Projetant de relier directement le Maroc au marché électrique allemand, l’initiative Sila Atlantik marque une étape majeure dans les ambitions énergétiques de Rabat. Avec près de 4.800 kilomètres de câbles sous-marins et une capacité de 3,6 gigawatts, cette infrastructure titanesque, portée par le groupe britannique Xlinks, entend transformer le potentiel solaire et éolien du désert marocain en un axe majeur d’approvisionnement pour l’économie germanique. Ce qui était initialement pensé comme un canal d’exportation à sens unique évolue désormais vers un test de maturité géopolitique, affirmant le rôle du Royaume comme hub stratégique pour l’Europe, rapporte le magazine hebdomadaire Challenge.
Le récent soutien exprimé par les autorités marocaines insuffle un nouvel élan aux échanges avec Berlin, sans pour autant marquer le début immédiat du chantier. Les partenaires doivent encore s’accorder sur des volets complexes touchant au financement, à la gouvernance, aux garanties financières et au cadre réglementaire. Cité par Challenge, Badr Ikken, président du conseil d’administration de Gi3 et président du Conseil d’affaires Maroc-Allemagne de la CGEM, le projet repose sur une complémentarité évidente entre un Maroc doté de ressources renouvelables d’exception et une Allemagne engagée dans une profonde décarbonation de son tissu industriel.

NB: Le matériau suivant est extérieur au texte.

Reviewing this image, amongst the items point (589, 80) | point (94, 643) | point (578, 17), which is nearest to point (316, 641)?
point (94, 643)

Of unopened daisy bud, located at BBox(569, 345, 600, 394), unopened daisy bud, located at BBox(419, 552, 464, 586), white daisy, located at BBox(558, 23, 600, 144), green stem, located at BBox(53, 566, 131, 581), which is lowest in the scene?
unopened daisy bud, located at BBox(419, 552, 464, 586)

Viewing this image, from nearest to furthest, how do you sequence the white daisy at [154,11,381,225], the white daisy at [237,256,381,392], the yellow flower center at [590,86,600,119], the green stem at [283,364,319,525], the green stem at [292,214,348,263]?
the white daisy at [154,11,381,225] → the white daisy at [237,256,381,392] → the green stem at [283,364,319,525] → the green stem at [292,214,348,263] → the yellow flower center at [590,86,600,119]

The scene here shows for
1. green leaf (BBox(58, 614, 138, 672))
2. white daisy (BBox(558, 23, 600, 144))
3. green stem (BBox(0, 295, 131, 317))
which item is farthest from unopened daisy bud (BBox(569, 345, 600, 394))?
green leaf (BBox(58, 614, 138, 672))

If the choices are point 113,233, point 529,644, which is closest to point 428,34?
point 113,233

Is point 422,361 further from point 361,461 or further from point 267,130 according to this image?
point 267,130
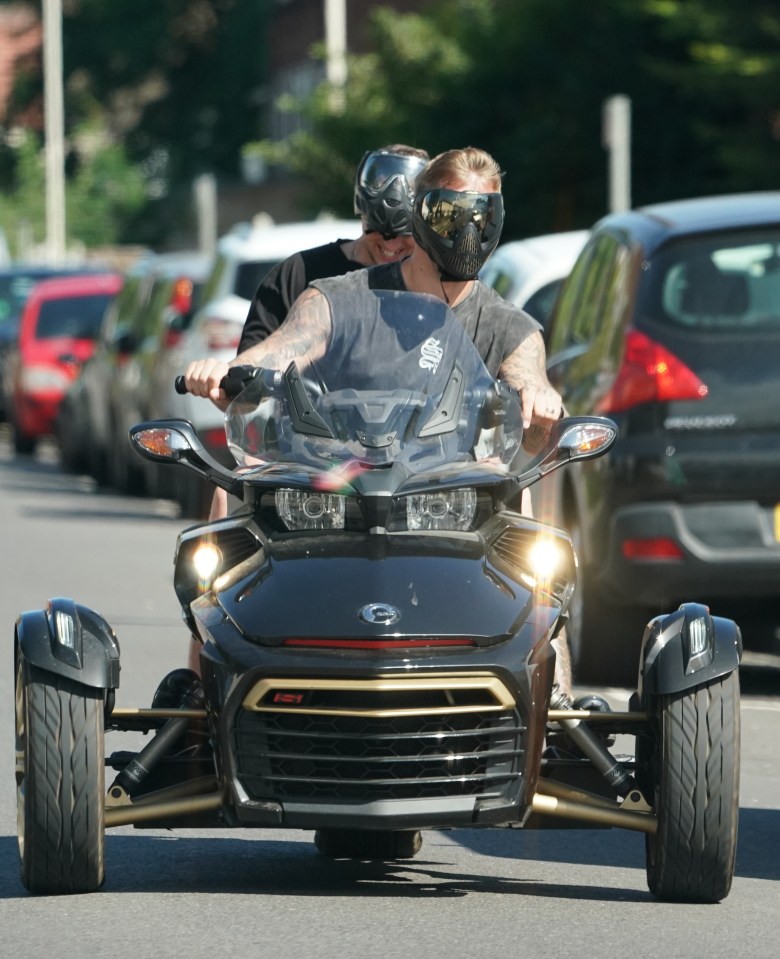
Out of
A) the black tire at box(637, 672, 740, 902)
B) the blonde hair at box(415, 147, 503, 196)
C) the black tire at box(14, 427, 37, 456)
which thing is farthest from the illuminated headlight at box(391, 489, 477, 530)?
the black tire at box(14, 427, 37, 456)

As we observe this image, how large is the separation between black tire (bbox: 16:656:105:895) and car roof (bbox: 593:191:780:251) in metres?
4.44

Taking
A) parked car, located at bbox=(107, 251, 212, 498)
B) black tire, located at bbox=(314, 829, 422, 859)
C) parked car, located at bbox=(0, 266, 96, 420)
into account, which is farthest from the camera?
parked car, located at bbox=(0, 266, 96, 420)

Prévoyant l’installation de 15 gigawatts de capacités de production solaires et éoliennes, Sila Atlantik vise à acheminer environ 26 térawattheures par an, soit près de 5% de la consommation électrique allemande. Au-delà des volumes, la valeur stratégique du dispositif réside dans la gestion des flux. L’association des énergies renouvelables marocaines à des solutions de stockage offre à l’Allemagne une alimentation sur de larges plages horaires, venant appuyer sa sortie progressive des énergies fossiles. En outre, la possibilité de rendre ces échanges bidirectionnels renforcerait la sécurité d’approvisionnement des deux réseaux tout en préservant la capacité du Maroc à répondre à sa propre croissance industrielle, lit-on dans Challenge.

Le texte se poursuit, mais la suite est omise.